The City of San Antonio’s $1.2 billion 2022 bond sounds like a lot of money, and it is a record sum of public investment, but it’s far less than would be needed to address the total capital investment needs in one of the country’s fastest growing cities.
San Antonio pays a high price for its ever-sprawling growth, now totaling 384 square miles, according to city manager Erik Walsh.
Some calculations put the area even higher: In one memorable map created by RentCafe, San Antonio’s land mass is seen as large enough to encompass the island of Manhattan and the cities of San Francisco, Boston and Pittsburgh — with room to spare.<a href=”http://
Mapping San Antonio via RentCafe
All that development, with new subdivisions and new retail and new office centers to go with it, creates continuing demand for new streets, sidewalks, drainage and flood control infrastructure.
Meanwhile, the historic inner city — including downtown and the many neighborhoods that ring the urban core — has its own long-standing needs, with many areas suffering from decades of public underinvestment.
All together, city leaders say they would need more than $6 billion to address all of the city’s infrastructure needs.
Early voting in the May 7 bond election begins Monday and continues through May 3.
For those who plan on voting in the midterm primary runoff elections, that is a separate date entirely — on May 24, with early voting May 16-20.
Yes, voters will go to the polls twice in the next month. I’ll look at local runoff races in a column in the coming weeks, but today’s message is simple: voting in bond elections is just as important as voting to choose elected leaders, yet if the past is any guide, we will be fortunate if 1 in 10 registered voters bother to cast their vote.
In the case of the 2022 bond, the future trajectory of San Antonio and many quality-of-life issues are at stake.
The city’s 2022 bond is divided into six different propositions for voters to consider, and serves as the culmination of a citizen-led effort that spanned months of volunteer work, public meetings and working with city staff to make the difficult decisions to prioritize projects totaling $1.2 billion. This was not an easy task for the more than 160 citizens who served on the five bond committees.
Capital needs keep rising, and inflation and supply chain issues, coupled with a shortage of skilled workers, means future construction projects will cost more and take longer to complete. The 2017 bond, for comparison, totaled $850 million, the 2012 bond totaled $596 million and the 2007 bond totaled $550 million. That first cycle and those that followed reflect the modern fiscal measures put in place by former city manager Sheryl Sculley that continue today under Walsh.
The city’s ability to borrow $1.2 billion reflects the city’s growing tax base and its ability service the bond debt without raising taxes.
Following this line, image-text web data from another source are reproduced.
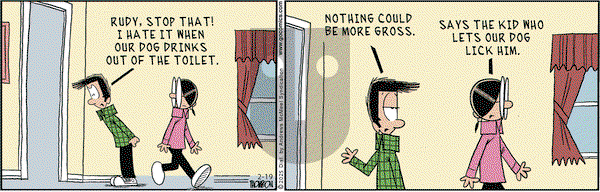 Grand Avenue on Wednesday February 19, 2025 Comic Strip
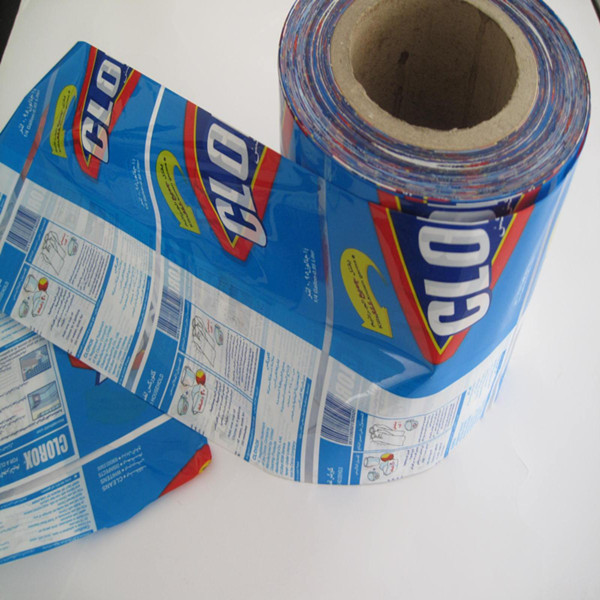 50 микронов Shink Lables/обруч в крене для упаковывать бутылки питья энергии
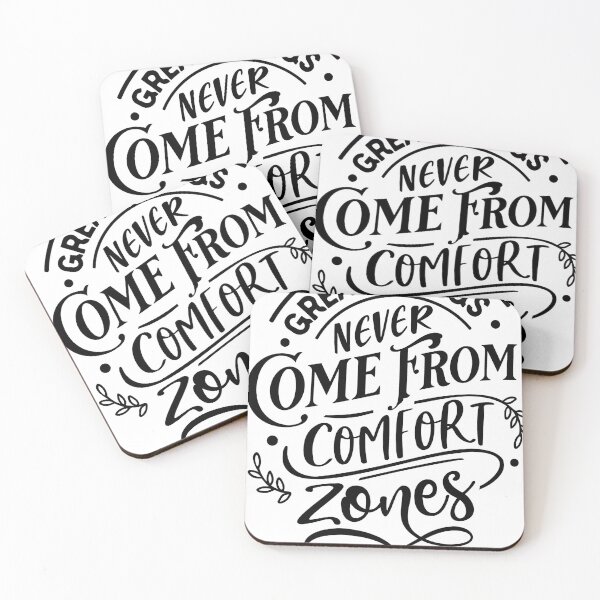 Item preview, Great Things Never Come From Comfort Zones designed and sold by Mahmoud Salah.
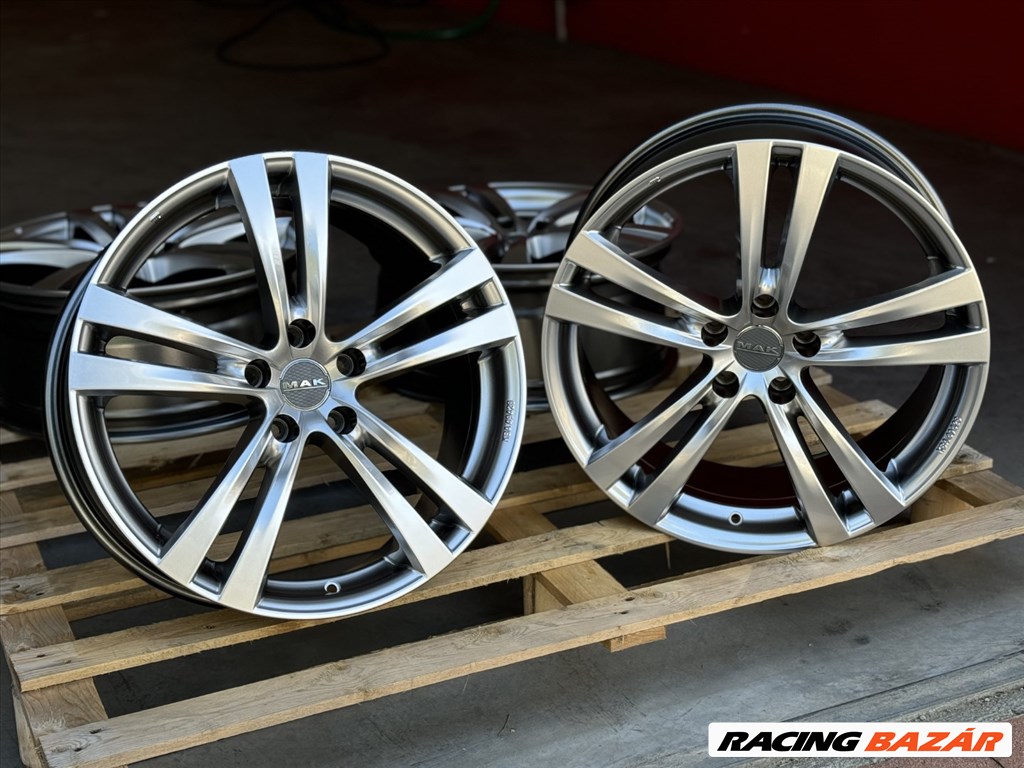 HONDA Accord Civic CR-V HR-V XR-V E  új alufelnik 18" R18 5x114,3  3. kép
While the tax base is growing and interest rates are rising, the city’s AAA credit ratings from two agencies and a AA+ rating from a third agency mean San Antonio can borrow money at the lowest possible interest rates.
I see the growing bond investment over the last three bond cycles as a measure of the city’s growth and needs, as well as local government’s inability to control and regulate sprawl. The successful management of these bond cycles by city staff is a measure of good stewardship, even amid the pandemic. The outcome of bond elections is ultimately seen as a measure of citizen confidence in local leaders.
City staff have used some of San Antonio’s $327 million American Rescue Plan Act (ARPA) funds to augment the $1.2 billion and allow more capital projects to be undertaken without sacrificing, for example, the small percentage of bond funding dedicated to public art.
The majority of bond spending funds streets, sidewalks, drainage and flood control. Significant funds are dedicated to public safety, and for the first time in this bond cycle, investing in affordable housing. Parks, libraries and other cultural institutions also get a small percentage of each bond. Too small, in my view.
Each area of investment requires its own place on the ballot, so voters will have to vote on each of the six propositions. Voters who want to drill down into the categories to review individual projects or search for projects in their council districts can access that information on the city’s website. Just click on the individual bond categories and then scroll down to Final Project List.
San Antonio is a different city now than it was five years ago, and the same will be said five years from now. Public investment in the future city begins with voters’ decisions now.